Collin Wright

No. 37 – Houston Texans
- Position: Cornerback
- Roster status: Active

Personal information
- Born: December 13, 2003 (age 22)
- Listed height: 6 ft 0 in (1.83 m)
- Listed weight: 195 lb (88 kg)

Career information
- High school: Manvel (Manvel, Texas)
- College: Stanford (2022–2025)
- NFL draft: 2026: undrafted

Career history
- Houston Texans (2026–present);
- Stats at Pro Football Reference

= Collin Wright =

Collin Wright (born December 13, 2003) is an American professional football cornerback for the Houston Texans of the National Football League (NFL). He played college football for the Stanford Cardinal.
==Early life==
Wright was born on December 13, 2003, and grew up in Missouri City, Texas. He first played football at age five and also participated in soccer, track and lacrosse growing up. Wright attended St. Pius X High School where he played football and was a second-team all-state and first-team all-district selection in his sophomore year. He transferred to Manvel High School the next year. In 2020 at Manvel, he posted 59 tackles and four interceptions. Wright recorded 52 tackles and three interceptions as a senior in 2021. He was first-team all-state as a junior and first-team all-district as a junior and senior. In high school, he also competed in basketball and track. A three-star recruit, he committed to play college football for the Stanford Cardinal.

**TASK TO COMPLETE**
Duplicate the passage of the Collin Wright text starting at "Collin Wright (born" and ending at "played college football for the Stanford Cardinal.".

**INPUT DATA**
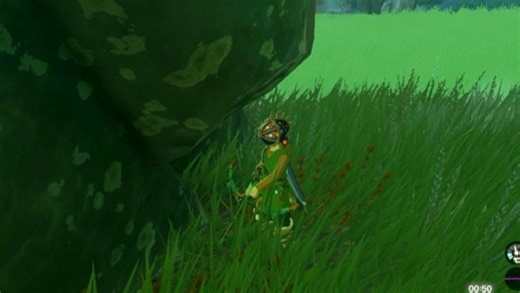 iCapture：专业级游戏视频采集工具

**RESULT**
Collin Wright (born December 13, 2003) is an American professional football cornerback for the Houston Texans of the National Football League (NFL). He played college football for the Stanford Cardinal.